Starting slowly, three men in turn bound onto the stage, jumping and high kicking in perfect unison. Three girls join in with energetic freedom until the musical tempo slows down into a courtly dance.

A huge silk curtain is unfurled across the stage. With clever lighting we observe the dancers’ silhouettes through the billowing sail.

The final section is on film - sombre portraits of bare breasted women exploring the sense of touch and facial gesture. Meanwhile the dancers on stage stand like statues, watching the screen.

Canadian choreographer Crystal Pite was commissioned to create "Ten Duets on a Theme of Rescue" for Cedar Lake in 2008. The haunting music from the film Solaris by Cliff Martinez sets the dramatic tone.

A dark, menacing mood is immediately felt as a back stage row of city street lamps create a shadowy glow. A sequence of intimate duets show couples in various modes of brief encounter - threatening combat, entrapment and dangerous, seductive embrace.

A beautifully filmic scene shows a man desperately trying to run and reach out to a woman leading the way. This richly emotional dance-drama is performed with such cool control, the vision lingering in my mind days later.

"Necessity, Again" can scarcely be described as contemporary ballet at all. Norwegian choreographer Jo Stromgren is also a theatre director who specialises in Ibsen as well as devising non-verbal productions combining live music, film and puppetry.

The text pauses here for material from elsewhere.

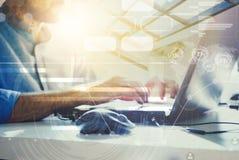 podwójny narażenia Biznesmen pracuje w nowożytnym biurze z nowożytną technologią wzrostowe mapy, biznesowy pojęcie, strategia, de Obraz Royalty Free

The inspiration for this new piece is academic texts by philosopher Jacques Derrida who studied the deconstruction of language:

“I believe in the value of the book which keeps something irreplaceable .. What cannot be said above all must not be silenced but written.”

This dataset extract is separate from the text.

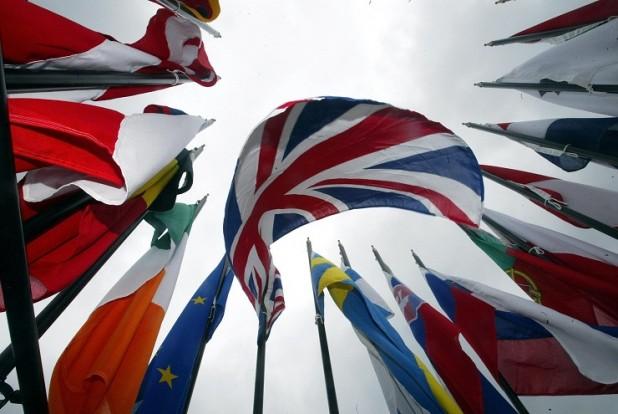 اتحادیه اروپا تعلیق برخی از تحریمهای ایران را تمدید کرد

The ensemble march on to the stage dragging “washing lines” on which are hung pieces of paper. The 1960s period setting is captured through costumes and Charles Aznavour songs, interspersed with quotations by Derrida.

As Stromgren explains:

“I wanted a contrast between something extremely dry and intellectual with something very emotional. There is nothing to understand; relax, and let your imagination roam.”

So what evolves is a crazy, dreamlike cabaret of music, dance, words and hundreds of pieces of paper thrown up in the air until it completely covers the stage. With no narrative, this is about the space between words, the absence of language.

These three totally diverse, stylistic works individually push the boundaries of modern dance to the limit. With a blend of balletic grace, bold athleticism and dramatic expression, these dancers create pure poetry in motion.

The Edinburgh International Festival should invite Cedar Lake back soon.